(Task goal)
Put every line of the rows below into a numbered list, skipping the blank lines and leaving out the pictures.

(Raw data)

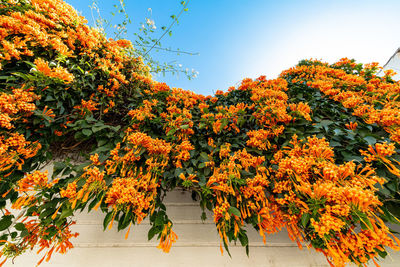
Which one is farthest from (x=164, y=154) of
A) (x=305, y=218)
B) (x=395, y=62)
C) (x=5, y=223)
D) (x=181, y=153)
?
(x=395, y=62)

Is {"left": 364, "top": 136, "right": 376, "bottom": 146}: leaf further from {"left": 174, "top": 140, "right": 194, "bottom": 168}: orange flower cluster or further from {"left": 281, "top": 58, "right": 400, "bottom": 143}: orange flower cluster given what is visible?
{"left": 174, "top": 140, "right": 194, "bottom": 168}: orange flower cluster

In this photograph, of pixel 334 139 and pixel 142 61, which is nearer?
pixel 334 139

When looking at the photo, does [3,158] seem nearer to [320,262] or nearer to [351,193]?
[351,193]

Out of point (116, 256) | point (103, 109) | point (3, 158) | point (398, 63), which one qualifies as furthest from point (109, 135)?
point (398, 63)

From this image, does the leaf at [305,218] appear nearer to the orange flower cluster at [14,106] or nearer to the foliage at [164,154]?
the foliage at [164,154]

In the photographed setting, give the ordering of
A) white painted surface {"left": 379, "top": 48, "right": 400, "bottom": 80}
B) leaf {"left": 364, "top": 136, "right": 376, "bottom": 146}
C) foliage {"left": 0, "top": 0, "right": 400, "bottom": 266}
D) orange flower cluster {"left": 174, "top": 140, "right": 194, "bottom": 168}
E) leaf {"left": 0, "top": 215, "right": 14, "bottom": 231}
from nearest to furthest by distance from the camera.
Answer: foliage {"left": 0, "top": 0, "right": 400, "bottom": 266}
leaf {"left": 0, "top": 215, "right": 14, "bottom": 231}
leaf {"left": 364, "top": 136, "right": 376, "bottom": 146}
orange flower cluster {"left": 174, "top": 140, "right": 194, "bottom": 168}
white painted surface {"left": 379, "top": 48, "right": 400, "bottom": 80}

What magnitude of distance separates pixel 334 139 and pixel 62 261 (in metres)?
2.92

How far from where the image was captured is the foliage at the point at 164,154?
0.87 meters

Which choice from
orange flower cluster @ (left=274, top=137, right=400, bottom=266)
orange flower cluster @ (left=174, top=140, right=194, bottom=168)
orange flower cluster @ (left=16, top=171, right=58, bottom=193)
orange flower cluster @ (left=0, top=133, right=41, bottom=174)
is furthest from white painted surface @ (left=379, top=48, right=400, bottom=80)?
orange flower cluster @ (left=0, top=133, right=41, bottom=174)

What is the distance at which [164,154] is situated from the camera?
1198 mm

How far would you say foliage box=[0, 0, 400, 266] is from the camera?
2.85ft

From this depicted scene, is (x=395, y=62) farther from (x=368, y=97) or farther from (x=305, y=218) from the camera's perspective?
(x=305, y=218)

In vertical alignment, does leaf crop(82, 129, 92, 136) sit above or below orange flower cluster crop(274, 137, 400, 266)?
above

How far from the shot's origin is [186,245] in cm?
145
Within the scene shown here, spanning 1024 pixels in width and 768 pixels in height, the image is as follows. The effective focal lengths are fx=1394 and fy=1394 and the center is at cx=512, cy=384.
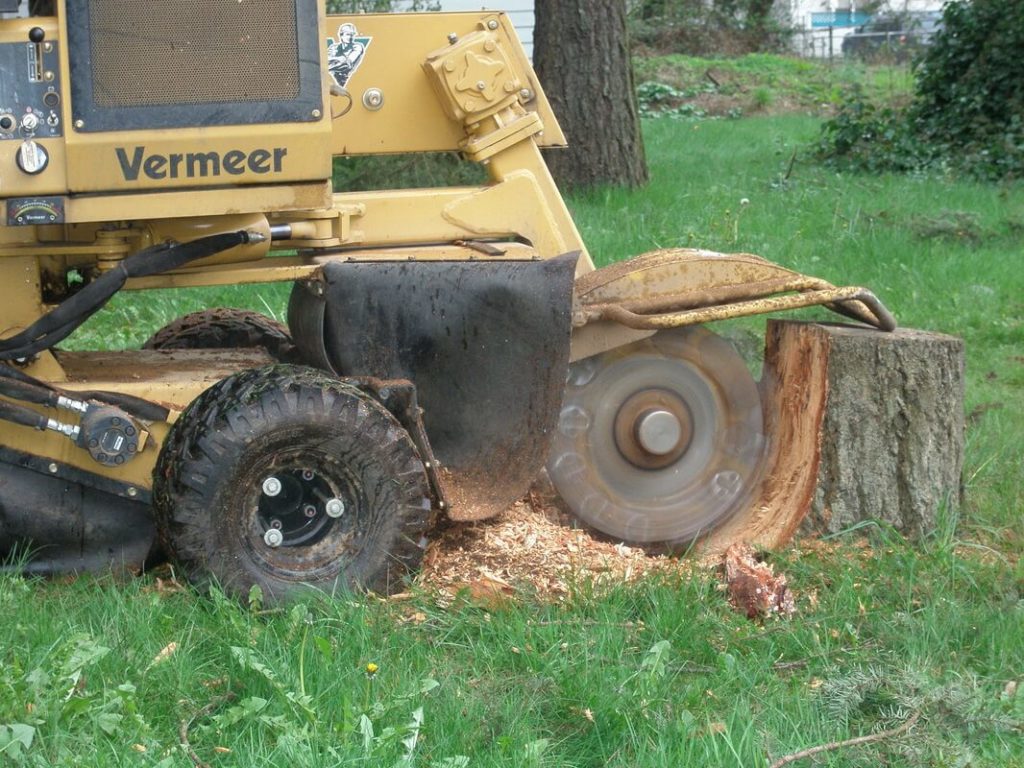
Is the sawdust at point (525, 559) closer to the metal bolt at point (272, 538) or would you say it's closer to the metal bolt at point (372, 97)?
the metal bolt at point (272, 538)

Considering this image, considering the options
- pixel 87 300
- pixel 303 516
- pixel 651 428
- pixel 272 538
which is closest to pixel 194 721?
pixel 272 538

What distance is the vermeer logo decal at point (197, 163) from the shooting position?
4203 mm

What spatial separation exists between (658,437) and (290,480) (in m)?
1.45

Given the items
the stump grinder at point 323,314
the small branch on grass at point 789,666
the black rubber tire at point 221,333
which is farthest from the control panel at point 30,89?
the small branch on grass at point 789,666

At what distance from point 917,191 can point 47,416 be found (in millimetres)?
8940

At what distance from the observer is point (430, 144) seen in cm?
512

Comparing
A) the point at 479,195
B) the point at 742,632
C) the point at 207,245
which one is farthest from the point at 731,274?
the point at 207,245

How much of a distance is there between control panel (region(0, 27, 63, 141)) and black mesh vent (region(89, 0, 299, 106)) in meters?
0.14

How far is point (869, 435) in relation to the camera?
16.9 ft

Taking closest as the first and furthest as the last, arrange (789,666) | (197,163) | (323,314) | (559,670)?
(559,670) < (789,666) < (197,163) < (323,314)

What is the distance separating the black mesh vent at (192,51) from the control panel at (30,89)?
135 millimetres

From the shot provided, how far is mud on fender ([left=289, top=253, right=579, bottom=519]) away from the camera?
461 centimetres

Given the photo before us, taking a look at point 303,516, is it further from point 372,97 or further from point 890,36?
point 890,36

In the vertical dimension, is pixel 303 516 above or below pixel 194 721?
above
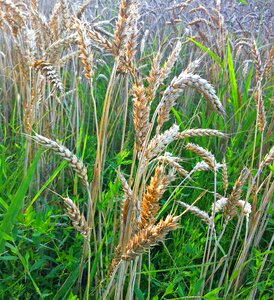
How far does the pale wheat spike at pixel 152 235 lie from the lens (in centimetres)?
69

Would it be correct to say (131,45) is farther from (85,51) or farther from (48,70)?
(48,70)

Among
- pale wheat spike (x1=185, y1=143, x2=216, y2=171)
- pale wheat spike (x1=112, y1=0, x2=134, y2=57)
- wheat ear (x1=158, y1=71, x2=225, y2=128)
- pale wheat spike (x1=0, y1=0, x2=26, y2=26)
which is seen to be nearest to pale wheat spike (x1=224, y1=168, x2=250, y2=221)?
pale wheat spike (x1=185, y1=143, x2=216, y2=171)

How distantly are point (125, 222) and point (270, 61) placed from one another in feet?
2.83

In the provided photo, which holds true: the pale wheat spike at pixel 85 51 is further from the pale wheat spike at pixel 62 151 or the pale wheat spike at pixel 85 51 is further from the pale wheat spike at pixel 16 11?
the pale wheat spike at pixel 16 11

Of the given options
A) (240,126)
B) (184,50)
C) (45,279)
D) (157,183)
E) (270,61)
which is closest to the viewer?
(157,183)

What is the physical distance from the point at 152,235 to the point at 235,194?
38 centimetres

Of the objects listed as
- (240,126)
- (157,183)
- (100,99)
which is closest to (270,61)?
(240,126)

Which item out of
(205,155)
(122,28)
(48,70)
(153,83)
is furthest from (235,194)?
(48,70)

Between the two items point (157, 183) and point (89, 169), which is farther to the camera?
point (89, 169)

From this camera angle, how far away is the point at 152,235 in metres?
0.70

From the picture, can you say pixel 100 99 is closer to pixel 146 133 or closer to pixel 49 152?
pixel 49 152

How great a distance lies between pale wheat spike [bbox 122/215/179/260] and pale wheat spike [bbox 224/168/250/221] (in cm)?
34

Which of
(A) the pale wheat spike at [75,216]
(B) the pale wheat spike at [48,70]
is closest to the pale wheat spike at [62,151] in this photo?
(A) the pale wheat spike at [75,216]

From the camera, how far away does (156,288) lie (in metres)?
1.42
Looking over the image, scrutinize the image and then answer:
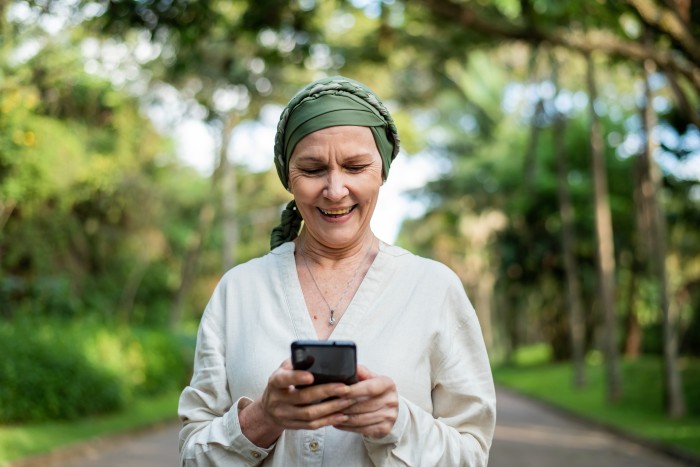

(Complete output)
1. Which one is farthest from (x=164, y=154) of
2. A) (x=305, y=218)
3. B) (x=395, y=62)
4. C) (x=5, y=223)
5. D) (x=181, y=153)
6. ?
7. (x=395, y=62)
8. Is {"left": 364, "top": 136, "right": 376, "bottom": 146}: leaf further from {"left": 174, "top": 140, "right": 194, "bottom": 168}: orange flower cluster or further from {"left": 281, "top": 58, "right": 400, "bottom": 143}: orange flower cluster given what is visible?
9. {"left": 174, "top": 140, "right": 194, "bottom": 168}: orange flower cluster
10. In this photograph, of pixel 334 139 and pixel 142 61, which is nearer?
11. pixel 334 139
12. When looking at the photo, does [3,158] seem nearer to [320,262] or nearer to [351,193]?
13. [351,193]
14. Out of point (116, 256) | point (103, 109) | point (3, 158) | point (398, 63), which one qualifies as furthest from point (109, 135)?
15. point (398, 63)
16. From this image, does the leaf at [305,218] appear nearer to the orange flower cluster at [14,106] or nearer to the foliage at [164,154]?
17. the foliage at [164,154]
18. In the photographed setting, give the ordering of
19. A) white painted surface {"left": 379, "top": 48, "right": 400, "bottom": 80}
20. B) leaf {"left": 364, "top": 136, "right": 376, "bottom": 146}
21. C) foliage {"left": 0, "top": 0, "right": 400, "bottom": 266}
22. D) orange flower cluster {"left": 174, "top": 140, "right": 194, "bottom": 168}
23. E) leaf {"left": 0, "top": 215, "right": 14, "bottom": 231}
24. from nearest to furthest by distance from the camera.
25. Answer: foliage {"left": 0, "top": 0, "right": 400, "bottom": 266}
26. leaf {"left": 0, "top": 215, "right": 14, "bottom": 231}
27. leaf {"left": 364, "top": 136, "right": 376, "bottom": 146}
28. orange flower cluster {"left": 174, "top": 140, "right": 194, "bottom": 168}
29. white painted surface {"left": 379, "top": 48, "right": 400, "bottom": 80}
30. What magnitude of distance separates pixel 334 139 and pixel 62 261 (in metres)?
31. 2.92
32. How far from where the image was captured is the foliage at the point at 164,154?
33. 0.87 meters
34. Which choice from
35. orange flower cluster @ (left=274, top=137, right=400, bottom=266)
36. orange flower cluster @ (left=174, top=140, right=194, bottom=168)
37. orange flower cluster @ (left=16, top=171, right=58, bottom=193)
38. orange flower cluster @ (left=0, top=133, right=41, bottom=174)
39. is furthest from white painted surface @ (left=379, top=48, right=400, bottom=80)?
40. orange flower cluster @ (left=0, top=133, right=41, bottom=174)
41. What is the distance at which [164,154] is situated from the camera?
42. 1198 mm
43. How far would you say foliage box=[0, 0, 400, 266] is from the camera?
44. 2.85ft
45. From this depicted scene, is (x=395, y=62) farther from (x=368, y=97) or farther from (x=305, y=218) from the camera's perspective?
46. (x=305, y=218)
47. In vertical alignment, does leaf crop(82, 129, 92, 136) sit above or below orange flower cluster crop(274, 137, 400, 266)?
48. above
49. How far from the shot's origin is [186,245] in cm?
50. 145
51. Within the scene shown here, spanning 1024 pixels in width and 768 pixels in height, the image is as follows. The effective focal lengths are fx=1394 and fy=1394 and the center is at cx=512, cy=384.
52. Is the sawdust at point (525, 559) closer to the metal bolt at point (272, 538) or would you say it's closer to the metal bolt at point (372, 97)?
53. the metal bolt at point (272, 538)
54. Considering this image, considering the options
55. - pixel 87 300
56. - pixel 303 516
57. - pixel 651 428
58. - pixel 272 538
59. which is closest to pixel 194 721?
60. pixel 272 538
61. What distance is the vermeer logo decal at point (197, 163) from the shooting position?
62. 4203 mm
63. What spatial separation exists between (658,437) and (290,480) (in m)?
64. 1.45
65. Given the items
66. the stump grinder at point 323,314
67. the small branch on grass at point 789,666
68. the black rubber tire at point 221,333
69. which is farthest from the control panel at point 30,89?
70. the small branch on grass at point 789,666
71. At what distance from point 917,191 can point 47,416 be found (in millimetres)?
72. 8940
73. At what distance from the observer is point (430, 144) seen in cm?
74. 512
75. Comparing
76. A) the point at 479,195
77. B) the point at 742,632
78. C) the point at 207,245
79. which one is farthest from the point at 731,274?
80. the point at 207,245
81. How much of a distance is there between control panel (region(0, 27, 63, 141)) and black mesh vent (region(89, 0, 299, 106)) in meters?
82. 0.14
83. How far is point (869, 435) in relation to the camera?
84. 16.9 ft
85. Taking closest as the first and furthest as the last, arrange (789,666) | (197,163) | (323,314) | (559,670)?
86. (559,670) < (789,666) < (197,163) < (323,314)
87. What is the distance separating the black mesh vent at (192,51) from the control panel at (30,89)?
88. 135 millimetres
89. From the shot provided, how far is mud on fender ([left=289, top=253, right=579, bottom=519]) away from the camera?
90. 461 centimetres
91. Given the photo before us, taking a look at point 303,516, is it further from point 372,97 or further from point 890,36?
92. point 890,36
93. In the vertical dimension, is pixel 303 516 above or below pixel 194 721?
94. above
95. How far does the pale wheat spike at pixel 152 235 lie from the lens (in centimetres)?
96. 69
97. Would it be correct to say (131,45) is farther from (85,51) or farther from (48,70)?
98. (48,70)
99. Among
100. - pale wheat spike (x1=185, y1=143, x2=216, y2=171)
101. - pale wheat spike (x1=112, y1=0, x2=134, y2=57)
102. - wheat ear (x1=158, y1=71, x2=225, y2=128)
103. - pale wheat spike (x1=0, y1=0, x2=26, y2=26)
104. which is seen to be nearest to pale wheat spike (x1=224, y1=168, x2=250, y2=221)?
105. pale wheat spike (x1=185, y1=143, x2=216, y2=171)
106. How distantly are point (125, 222) and point (270, 61) placed from one another in feet?
107. 2.83
108. In the provided photo, which holds true: the pale wheat spike at pixel 85 51 is further from the pale wheat spike at pixel 62 151 or the pale wheat spike at pixel 85 51 is further from the pale wheat spike at pixel 16 11?
109. the pale wheat spike at pixel 16 11
110. Of the given options
111. A) (240,126)
112. B) (184,50)
113. C) (45,279)
114. D) (157,183)
115. E) (270,61)
116. which is closest to the viewer?
117. (157,183)
118. What is the physical distance from the point at 152,235 to the point at 235,194?
119. 38 centimetres
120. Of the objects listed as
121. - (240,126)
122. - (157,183)
123. - (100,99)
124. which is closest to (270,61)?
125. (240,126)
126. Which item out of
127. (205,155)
128. (122,28)
129. (48,70)
130. (153,83)
131. is furthest from (235,194)?
132. (48,70)
133. Between the two items point (157, 183) and point (89, 169), which is farther to the camera?
134. point (89, 169)
135. From this camera angle, how far away is the point at 152,235 in metres?
136. 0.70
137. From the picture, can you say pixel 100 99 is closer to pixel 146 133 or closer to pixel 49 152?
138. pixel 49 152
139. How great a distance lies between pale wheat spike [bbox 122/215/179/260] and pale wheat spike [bbox 224/168/250/221] (in cm)?
140. 34
141. Which of
142. (A) the pale wheat spike at [75,216]
143. (B) the pale wheat spike at [48,70]
144. is closest to the pale wheat spike at [62,151] in this photo?
145. (A) the pale wheat spike at [75,216]
146. From the camera, how far away does (156,288) lie (in metres)?
147. 1.42
148. Looking over the image, scrutinize the image and then answer:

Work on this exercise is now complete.